▶ _Work required_:
Swap "nearest" for "closest" in the rows below, starting with the first line of the rows and going on through the line with "5. (x=913, y=282)", and leave everything else unchanged. Omit the pictures from your answer.

▶ _Dataset extract_:
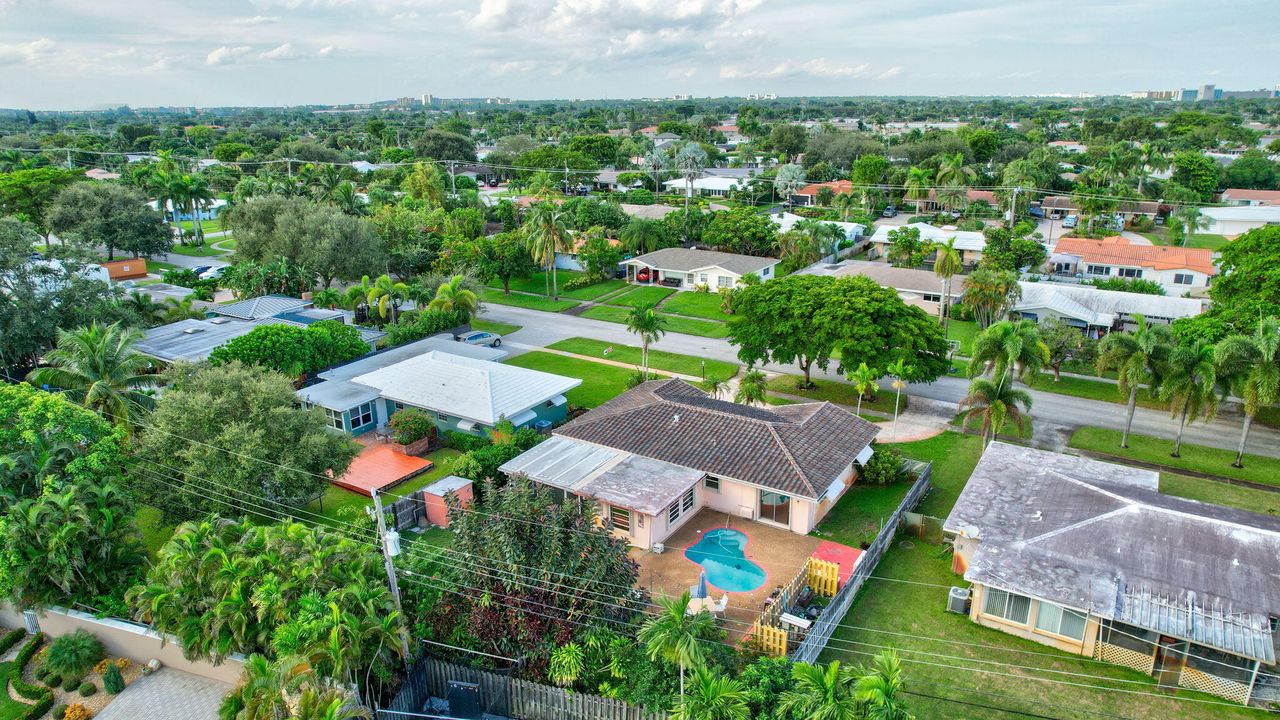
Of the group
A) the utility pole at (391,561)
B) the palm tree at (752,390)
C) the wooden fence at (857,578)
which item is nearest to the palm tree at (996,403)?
the wooden fence at (857,578)

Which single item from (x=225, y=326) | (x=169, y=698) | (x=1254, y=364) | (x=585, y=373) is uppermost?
(x=1254, y=364)

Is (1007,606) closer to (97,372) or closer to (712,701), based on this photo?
(712,701)

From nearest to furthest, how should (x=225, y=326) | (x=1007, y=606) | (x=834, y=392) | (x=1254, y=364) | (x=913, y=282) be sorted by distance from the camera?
1. (x=1007, y=606)
2. (x=1254, y=364)
3. (x=834, y=392)
4. (x=225, y=326)
5. (x=913, y=282)

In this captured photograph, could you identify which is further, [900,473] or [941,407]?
[941,407]

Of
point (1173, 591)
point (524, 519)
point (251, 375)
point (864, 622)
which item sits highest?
point (251, 375)

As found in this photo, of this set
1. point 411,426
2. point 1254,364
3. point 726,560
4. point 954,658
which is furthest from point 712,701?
point 1254,364

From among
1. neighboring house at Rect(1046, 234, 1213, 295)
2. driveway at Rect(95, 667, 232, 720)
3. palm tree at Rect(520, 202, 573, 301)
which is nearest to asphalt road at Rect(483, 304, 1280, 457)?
palm tree at Rect(520, 202, 573, 301)

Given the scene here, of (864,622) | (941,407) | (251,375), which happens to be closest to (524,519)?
(864,622)

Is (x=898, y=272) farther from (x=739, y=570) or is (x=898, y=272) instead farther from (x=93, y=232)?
(x=93, y=232)
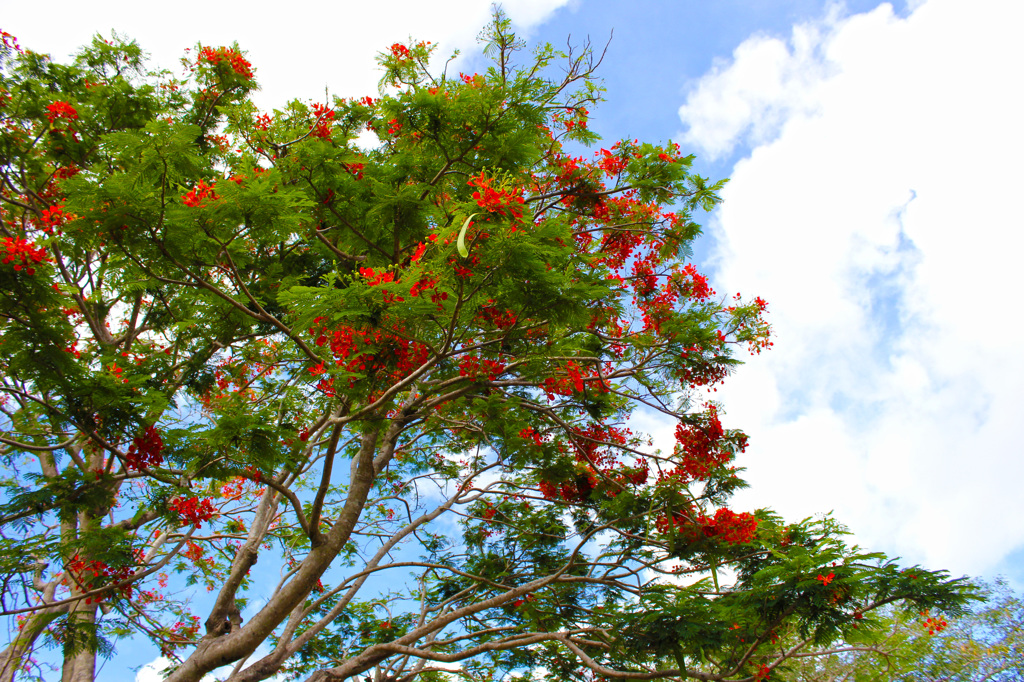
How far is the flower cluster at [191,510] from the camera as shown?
5.68m

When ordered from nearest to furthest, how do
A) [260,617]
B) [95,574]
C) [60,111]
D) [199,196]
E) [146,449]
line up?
[199,196]
[146,449]
[95,574]
[260,617]
[60,111]

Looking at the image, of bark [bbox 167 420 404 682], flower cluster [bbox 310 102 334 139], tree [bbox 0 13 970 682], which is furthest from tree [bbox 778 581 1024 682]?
flower cluster [bbox 310 102 334 139]

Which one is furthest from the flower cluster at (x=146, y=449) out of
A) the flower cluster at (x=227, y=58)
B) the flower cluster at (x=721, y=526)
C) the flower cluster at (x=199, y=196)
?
the flower cluster at (x=227, y=58)

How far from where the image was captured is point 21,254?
15.6ft

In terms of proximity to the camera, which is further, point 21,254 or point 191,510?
point 191,510

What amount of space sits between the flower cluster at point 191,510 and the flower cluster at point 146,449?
1.48ft

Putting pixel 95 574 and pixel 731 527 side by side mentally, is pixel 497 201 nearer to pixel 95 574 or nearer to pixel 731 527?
pixel 731 527

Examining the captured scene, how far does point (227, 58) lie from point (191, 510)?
623 centimetres

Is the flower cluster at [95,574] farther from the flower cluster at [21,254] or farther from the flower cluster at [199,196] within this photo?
the flower cluster at [199,196]

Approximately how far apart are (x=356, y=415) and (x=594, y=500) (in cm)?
324

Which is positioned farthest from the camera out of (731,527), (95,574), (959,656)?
(959,656)

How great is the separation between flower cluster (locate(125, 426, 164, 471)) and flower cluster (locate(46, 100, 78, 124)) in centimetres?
466

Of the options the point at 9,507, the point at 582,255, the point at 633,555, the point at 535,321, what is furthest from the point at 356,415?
the point at 633,555

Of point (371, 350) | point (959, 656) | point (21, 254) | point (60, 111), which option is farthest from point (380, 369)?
point (959, 656)
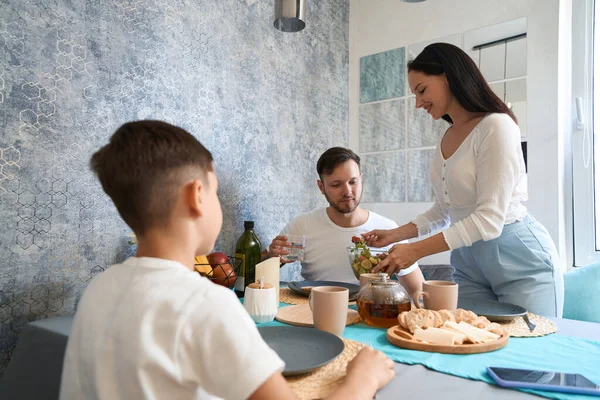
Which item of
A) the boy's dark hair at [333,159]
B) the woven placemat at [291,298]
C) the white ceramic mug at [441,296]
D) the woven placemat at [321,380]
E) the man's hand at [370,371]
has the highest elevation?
the boy's dark hair at [333,159]

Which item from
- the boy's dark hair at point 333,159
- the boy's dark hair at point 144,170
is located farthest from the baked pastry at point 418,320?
the boy's dark hair at point 333,159

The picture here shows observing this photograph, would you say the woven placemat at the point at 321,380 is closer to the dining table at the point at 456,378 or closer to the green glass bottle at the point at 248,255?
the dining table at the point at 456,378

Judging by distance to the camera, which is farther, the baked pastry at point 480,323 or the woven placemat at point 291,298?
the woven placemat at point 291,298

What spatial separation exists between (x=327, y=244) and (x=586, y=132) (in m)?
1.59

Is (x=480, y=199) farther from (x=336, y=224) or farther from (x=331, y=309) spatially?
(x=336, y=224)

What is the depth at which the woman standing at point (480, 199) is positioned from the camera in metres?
1.27

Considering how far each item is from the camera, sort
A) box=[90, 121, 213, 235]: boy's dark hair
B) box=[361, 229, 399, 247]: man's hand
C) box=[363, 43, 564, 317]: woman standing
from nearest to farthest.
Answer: box=[90, 121, 213, 235]: boy's dark hair, box=[363, 43, 564, 317]: woman standing, box=[361, 229, 399, 247]: man's hand

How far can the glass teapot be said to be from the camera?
1.04 metres

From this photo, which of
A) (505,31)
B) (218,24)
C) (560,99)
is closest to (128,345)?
(218,24)

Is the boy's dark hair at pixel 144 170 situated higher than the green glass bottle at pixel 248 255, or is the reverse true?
the boy's dark hair at pixel 144 170

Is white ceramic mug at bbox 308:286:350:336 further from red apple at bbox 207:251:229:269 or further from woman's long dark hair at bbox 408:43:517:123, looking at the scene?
woman's long dark hair at bbox 408:43:517:123

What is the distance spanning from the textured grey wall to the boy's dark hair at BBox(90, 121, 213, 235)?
3.12 ft

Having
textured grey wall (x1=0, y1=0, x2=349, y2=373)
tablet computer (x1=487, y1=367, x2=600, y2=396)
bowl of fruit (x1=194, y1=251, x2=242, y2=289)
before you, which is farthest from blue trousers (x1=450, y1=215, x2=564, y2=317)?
textured grey wall (x1=0, y1=0, x2=349, y2=373)

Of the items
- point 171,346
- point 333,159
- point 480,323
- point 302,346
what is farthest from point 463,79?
point 171,346
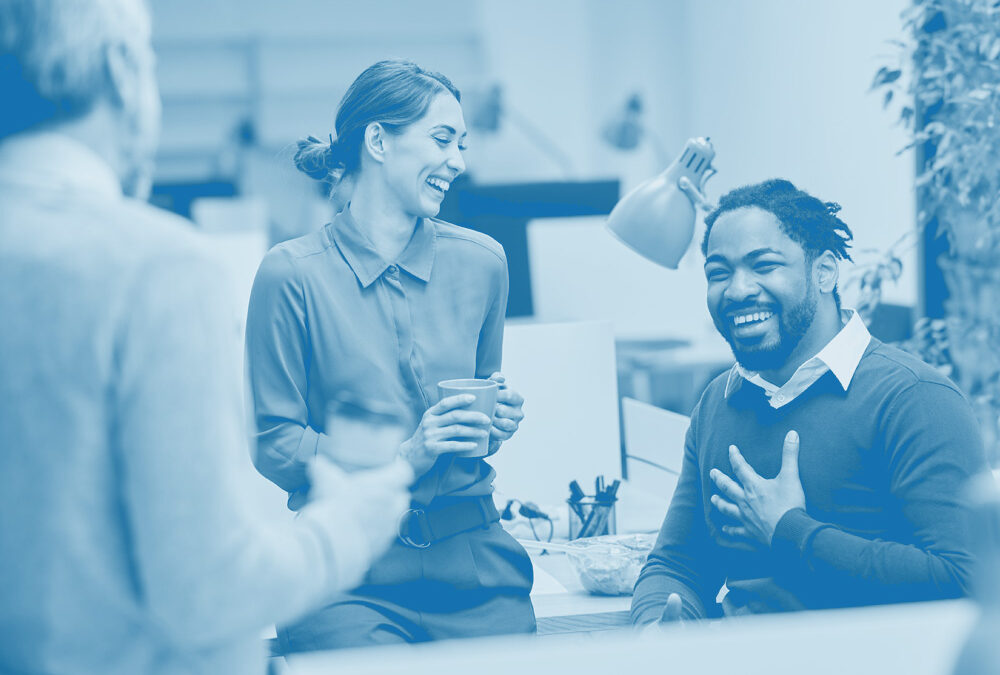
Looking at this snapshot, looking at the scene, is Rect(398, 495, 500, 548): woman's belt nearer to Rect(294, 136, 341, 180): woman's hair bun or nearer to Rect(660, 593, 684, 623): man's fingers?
Rect(660, 593, 684, 623): man's fingers

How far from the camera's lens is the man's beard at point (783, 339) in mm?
1721

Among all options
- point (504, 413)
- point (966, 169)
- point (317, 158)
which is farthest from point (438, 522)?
point (966, 169)

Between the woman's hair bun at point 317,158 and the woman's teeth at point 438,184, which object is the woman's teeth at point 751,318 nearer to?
the woman's teeth at point 438,184

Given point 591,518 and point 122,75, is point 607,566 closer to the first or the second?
point 591,518

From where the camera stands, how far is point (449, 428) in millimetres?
1615

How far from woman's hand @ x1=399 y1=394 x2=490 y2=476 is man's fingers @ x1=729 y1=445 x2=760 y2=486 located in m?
0.36

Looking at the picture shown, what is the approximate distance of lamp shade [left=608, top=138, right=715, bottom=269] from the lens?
201cm

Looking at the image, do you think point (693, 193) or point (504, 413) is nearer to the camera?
point (504, 413)

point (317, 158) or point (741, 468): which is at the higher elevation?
point (317, 158)

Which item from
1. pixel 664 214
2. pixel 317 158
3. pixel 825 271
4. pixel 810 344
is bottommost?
pixel 810 344

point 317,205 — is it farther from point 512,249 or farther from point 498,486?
point 498,486

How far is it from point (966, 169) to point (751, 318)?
1.18 meters

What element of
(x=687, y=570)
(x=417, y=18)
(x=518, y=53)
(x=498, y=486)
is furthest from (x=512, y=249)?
(x=417, y=18)

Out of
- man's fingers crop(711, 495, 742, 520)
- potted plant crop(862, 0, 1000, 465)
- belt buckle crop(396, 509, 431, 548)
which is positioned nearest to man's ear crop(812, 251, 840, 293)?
man's fingers crop(711, 495, 742, 520)
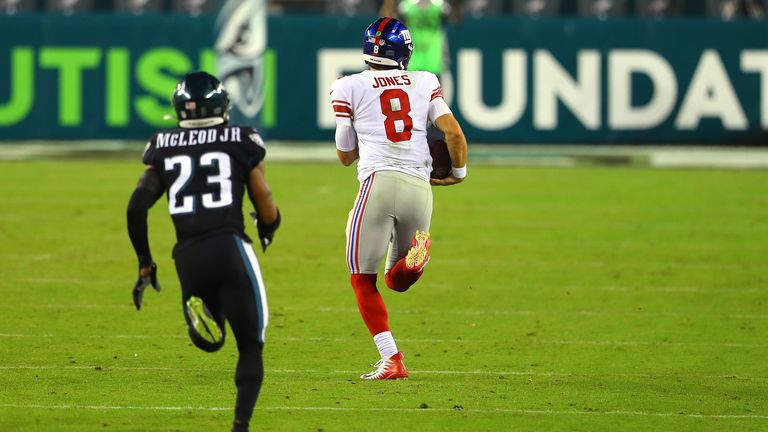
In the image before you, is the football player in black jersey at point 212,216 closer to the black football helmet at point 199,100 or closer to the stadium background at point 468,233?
the black football helmet at point 199,100

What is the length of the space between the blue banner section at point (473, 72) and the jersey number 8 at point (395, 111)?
43.6 ft

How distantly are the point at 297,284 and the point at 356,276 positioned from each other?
3331 mm

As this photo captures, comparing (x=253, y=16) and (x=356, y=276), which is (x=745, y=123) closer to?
(x=253, y=16)

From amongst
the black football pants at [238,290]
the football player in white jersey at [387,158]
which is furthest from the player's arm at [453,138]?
the black football pants at [238,290]

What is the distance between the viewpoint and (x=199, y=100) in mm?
5641

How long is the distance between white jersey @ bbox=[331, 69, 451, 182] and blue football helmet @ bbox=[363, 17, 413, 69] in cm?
7

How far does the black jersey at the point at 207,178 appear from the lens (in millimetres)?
5555

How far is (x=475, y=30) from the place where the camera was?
20609mm

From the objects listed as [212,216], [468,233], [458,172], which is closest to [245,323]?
[212,216]

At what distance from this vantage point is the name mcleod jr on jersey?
5598mm

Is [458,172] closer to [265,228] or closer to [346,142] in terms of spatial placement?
[346,142]

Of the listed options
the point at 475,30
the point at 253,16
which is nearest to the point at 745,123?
the point at 475,30

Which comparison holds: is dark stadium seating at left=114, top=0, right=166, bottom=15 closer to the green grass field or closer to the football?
the green grass field

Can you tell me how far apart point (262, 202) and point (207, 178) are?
0.87 ft
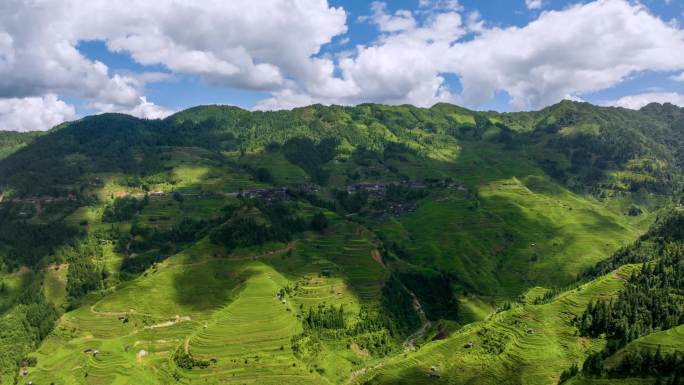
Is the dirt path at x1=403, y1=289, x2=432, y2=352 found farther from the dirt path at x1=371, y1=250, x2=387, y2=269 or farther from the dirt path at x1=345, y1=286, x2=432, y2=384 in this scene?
the dirt path at x1=371, y1=250, x2=387, y2=269

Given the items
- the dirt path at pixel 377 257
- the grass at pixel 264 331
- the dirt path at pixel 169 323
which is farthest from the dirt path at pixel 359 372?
the dirt path at pixel 377 257

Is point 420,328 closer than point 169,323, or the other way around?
point 169,323

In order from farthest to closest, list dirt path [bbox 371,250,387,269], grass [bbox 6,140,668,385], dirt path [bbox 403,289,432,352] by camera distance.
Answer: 1. dirt path [bbox 371,250,387,269]
2. dirt path [bbox 403,289,432,352]
3. grass [bbox 6,140,668,385]

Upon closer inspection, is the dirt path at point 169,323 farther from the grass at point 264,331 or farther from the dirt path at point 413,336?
the dirt path at point 413,336

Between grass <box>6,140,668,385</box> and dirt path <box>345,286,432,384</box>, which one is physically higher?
grass <box>6,140,668,385</box>

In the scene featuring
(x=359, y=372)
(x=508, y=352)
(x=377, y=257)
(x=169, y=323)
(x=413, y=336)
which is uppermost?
(x=377, y=257)

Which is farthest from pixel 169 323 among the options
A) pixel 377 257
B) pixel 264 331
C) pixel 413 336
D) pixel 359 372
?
pixel 377 257

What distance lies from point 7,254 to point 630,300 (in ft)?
723

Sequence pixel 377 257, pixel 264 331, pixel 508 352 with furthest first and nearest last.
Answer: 1. pixel 377 257
2. pixel 264 331
3. pixel 508 352

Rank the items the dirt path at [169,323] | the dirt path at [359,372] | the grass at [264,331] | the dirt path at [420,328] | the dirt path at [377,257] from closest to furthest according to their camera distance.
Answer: the grass at [264,331], the dirt path at [359,372], the dirt path at [169,323], the dirt path at [420,328], the dirt path at [377,257]

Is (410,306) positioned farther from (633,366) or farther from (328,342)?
(633,366)

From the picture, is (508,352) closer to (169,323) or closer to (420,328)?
(420,328)

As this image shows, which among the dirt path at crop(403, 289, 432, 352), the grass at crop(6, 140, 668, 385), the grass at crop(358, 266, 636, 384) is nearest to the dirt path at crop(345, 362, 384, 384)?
the grass at crop(6, 140, 668, 385)

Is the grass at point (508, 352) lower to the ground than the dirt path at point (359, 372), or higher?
Answer: higher
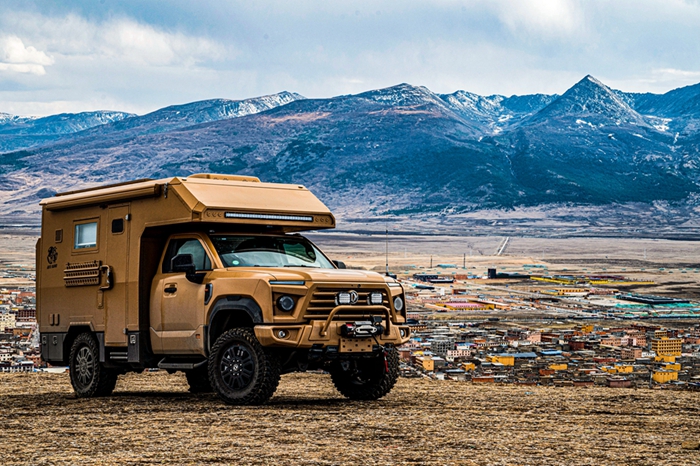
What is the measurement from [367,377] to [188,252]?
3.22m

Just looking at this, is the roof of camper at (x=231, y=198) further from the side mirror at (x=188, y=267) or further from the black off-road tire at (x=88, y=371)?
the black off-road tire at (x=88, y=371)

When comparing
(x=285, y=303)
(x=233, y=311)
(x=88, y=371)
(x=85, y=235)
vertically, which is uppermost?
(x=85, y=235)

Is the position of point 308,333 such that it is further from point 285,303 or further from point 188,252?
point 188,252

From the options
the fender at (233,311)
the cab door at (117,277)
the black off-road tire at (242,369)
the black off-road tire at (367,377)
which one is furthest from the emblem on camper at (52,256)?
the black off-road tire at (367,377)

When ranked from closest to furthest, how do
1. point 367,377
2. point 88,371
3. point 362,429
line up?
1. point 362,429
2. point 367,377
3. point 88,371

▶ _Answer to the task_:
Of the group
A) the utility pole at (391,561)
B) the palm tree at (752,390)
C) the wooden fence at (857,578)
which item is closest to the palm tree at (996,403)?
the wooden fence at (857,578)

Which single item from (x=225, y=326) | (x=169, y=698) | (x=1254, y=364) | (x=585, y=373) is uppermost?
(x=1254, y=364)

Is (1007,606) closer to (97,372) or closer to (712,701), based on this photo?
(712,701)

From closest to furthest, how should (x=225, y=326) | (x=1007, y=606) | (x=834, y=392) | (x=1254, y=364) | (x=913, y=282) be sorted by distance from the camera?
1. (x=1007, y=606)
2. (x=1254, y=364)
3. (x=834, y=392)
4. (x=225, y=326)
5. (x=913, y=282)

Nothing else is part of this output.